> _Challenge 1_
In the forum thread, according to Veho, who is trying to hack the 3DS?

>> begin Text block

# Which console hack first?Ps Vita or Nintendo 3ds



## michael18 (Apr 3, 2012)

what do you believe?


----------



## Hells Malice (Apr 3, 2012)

3DS. It's older and i'm going to assume simpler based on nintendos history compared to Sony going berserk to stop piracy.

This thread is crap.

Third option should be "neither".


----------



## Mantis41 (Apr 3, 2012)

Considering the DSi still hasn't been fully hacked I am going with the Vitia.


----------



## Just Another Gamer (Apr 3, 2012)

Honesty couldn't care which gets hacked first as long as it gets hacked soon but if was gonna say it would be any. Cause who knows when either will get hacked anyway.


----------



## Hells Malice (Apr 3, 2012)

Mantis41 said:


> Considering the DSi still hasn't been fully hacked I am going with the Vitia.



Considering the DSi was practically pointless to hack, is it REALLY surprising?


----------



## ZAFDeltaForce (Apr 3, 2012)

The Vita has a lot more potential in terms of processing power, so I'd say more effort will be pooled into the Vita.

I'm going with Vita


----------



## Rydian (Apr 3, 2012)

Hells Malice said:


> Sony going berserk to stop piracy.


The Go is hacked as well as any other system (except for a modified bootloader, but that's not even needed).  Intentions don't always equal outcomes.

My money's on the Vita, as it could be more of a "utility" thing, whereas the DS family's always seen as entertainment for the younger ages.  I mean the PSP has video streaming and remote control and such for homebrew, mostly utility-type, and has an older audience.  With the DS family, people often only care about their ability to pirate games for free, and the only real reason flash carts are so prevalent is because chinese companies realized they could make some easy reseller money off of them.

So there's more of a reason for the older audience that actually knows what they're doing to go after the Vita... and as we've seen, some of the proven people from the PSP scene are already poking around in it.

What can be said like that for the 3DS?  "Well flash carts updated their bootloaders again..."


----------



## Veho (Apr 3, 2012)

Hard to tell. On one hand you have all the homebrew devs trying to hack the Vita, but on the other hand you have all the flashcard manufacturers trying to hack the 3DS, and they have had a good head start.


----------



## elgarta (Apr 3, 2012)

Well Sony has been quite aware of the PSP's flaws when it came to piracy, so the effort they have put into the Vita to prevent this is likely to prevent this for some time. That being said though, the 3DS isn't exactly showing any real signs of progress either, so it might not be done anytime soon.

>> end Text block
>> begin Data for the task

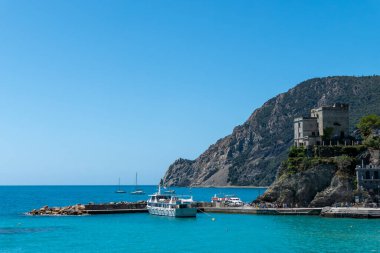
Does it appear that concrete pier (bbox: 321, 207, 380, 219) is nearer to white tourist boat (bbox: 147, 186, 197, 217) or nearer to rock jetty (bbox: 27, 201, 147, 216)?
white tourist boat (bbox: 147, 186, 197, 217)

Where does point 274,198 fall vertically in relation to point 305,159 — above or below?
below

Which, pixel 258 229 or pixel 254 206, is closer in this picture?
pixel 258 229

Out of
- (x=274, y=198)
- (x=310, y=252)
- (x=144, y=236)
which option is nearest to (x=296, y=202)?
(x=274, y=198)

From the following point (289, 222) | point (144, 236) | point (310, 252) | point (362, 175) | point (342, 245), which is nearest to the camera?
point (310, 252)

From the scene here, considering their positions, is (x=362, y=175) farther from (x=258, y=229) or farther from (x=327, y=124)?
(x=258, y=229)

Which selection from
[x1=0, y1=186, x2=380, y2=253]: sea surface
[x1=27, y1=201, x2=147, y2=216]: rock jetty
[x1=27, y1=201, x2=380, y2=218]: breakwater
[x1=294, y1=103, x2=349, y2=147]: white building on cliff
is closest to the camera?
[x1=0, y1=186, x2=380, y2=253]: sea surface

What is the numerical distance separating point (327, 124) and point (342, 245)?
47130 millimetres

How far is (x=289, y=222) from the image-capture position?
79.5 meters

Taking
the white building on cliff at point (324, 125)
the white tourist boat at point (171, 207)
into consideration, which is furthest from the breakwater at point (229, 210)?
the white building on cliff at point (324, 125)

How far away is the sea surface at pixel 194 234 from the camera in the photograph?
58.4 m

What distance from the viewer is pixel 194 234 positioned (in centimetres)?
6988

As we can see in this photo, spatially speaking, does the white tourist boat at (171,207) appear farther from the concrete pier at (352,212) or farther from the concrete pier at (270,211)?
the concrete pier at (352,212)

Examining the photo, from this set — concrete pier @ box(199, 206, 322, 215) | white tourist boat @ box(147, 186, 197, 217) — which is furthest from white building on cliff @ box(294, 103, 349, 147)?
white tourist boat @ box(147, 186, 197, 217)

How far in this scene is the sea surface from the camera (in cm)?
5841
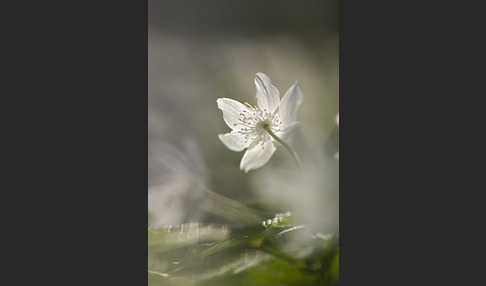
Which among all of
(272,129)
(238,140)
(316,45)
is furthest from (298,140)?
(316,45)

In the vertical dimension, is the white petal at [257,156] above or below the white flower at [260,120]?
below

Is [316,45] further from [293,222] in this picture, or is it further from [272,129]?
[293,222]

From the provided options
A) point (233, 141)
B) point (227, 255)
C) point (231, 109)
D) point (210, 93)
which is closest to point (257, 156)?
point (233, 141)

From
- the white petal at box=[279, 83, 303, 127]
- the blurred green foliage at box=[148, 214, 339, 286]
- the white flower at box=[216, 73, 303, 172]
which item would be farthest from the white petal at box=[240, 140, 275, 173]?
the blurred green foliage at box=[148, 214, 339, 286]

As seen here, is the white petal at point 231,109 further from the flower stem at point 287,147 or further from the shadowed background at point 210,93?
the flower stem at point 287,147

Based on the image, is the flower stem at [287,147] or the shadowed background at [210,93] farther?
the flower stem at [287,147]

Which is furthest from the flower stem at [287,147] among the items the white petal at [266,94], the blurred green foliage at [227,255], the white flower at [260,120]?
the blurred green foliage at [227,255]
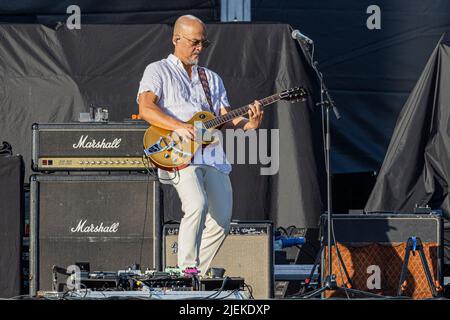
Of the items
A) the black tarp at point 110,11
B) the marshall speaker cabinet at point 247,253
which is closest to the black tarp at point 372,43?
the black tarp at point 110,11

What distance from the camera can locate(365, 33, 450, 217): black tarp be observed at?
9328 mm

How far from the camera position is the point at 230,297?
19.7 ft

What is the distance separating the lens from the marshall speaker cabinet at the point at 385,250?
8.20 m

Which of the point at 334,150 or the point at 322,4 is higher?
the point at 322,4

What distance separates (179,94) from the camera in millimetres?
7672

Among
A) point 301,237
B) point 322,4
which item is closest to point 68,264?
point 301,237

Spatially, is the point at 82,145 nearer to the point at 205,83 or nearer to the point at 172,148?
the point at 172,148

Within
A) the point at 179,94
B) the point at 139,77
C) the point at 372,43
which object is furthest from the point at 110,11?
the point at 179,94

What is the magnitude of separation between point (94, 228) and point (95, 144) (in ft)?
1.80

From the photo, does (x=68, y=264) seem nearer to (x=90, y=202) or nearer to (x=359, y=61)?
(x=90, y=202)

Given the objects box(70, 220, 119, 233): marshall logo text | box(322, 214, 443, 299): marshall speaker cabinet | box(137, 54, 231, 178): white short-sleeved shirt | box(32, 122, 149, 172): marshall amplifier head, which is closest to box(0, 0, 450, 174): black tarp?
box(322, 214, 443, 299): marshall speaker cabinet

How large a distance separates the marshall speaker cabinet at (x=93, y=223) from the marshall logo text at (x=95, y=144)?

>> end Data for the task

> _Challenge 2_
Identify every line of the listing that contains the word "shadowed".

> _Written reply 1_
All the flashcard manufacturers.

> _Written reply 2_
As seen here, is the white petal at point 231,109 further from the flower stem at point 287,147 or further from the shadowed background at point 210,93?
Based on the image, is the flower stem at [287,147] or the shadowed background at [210,93] farther?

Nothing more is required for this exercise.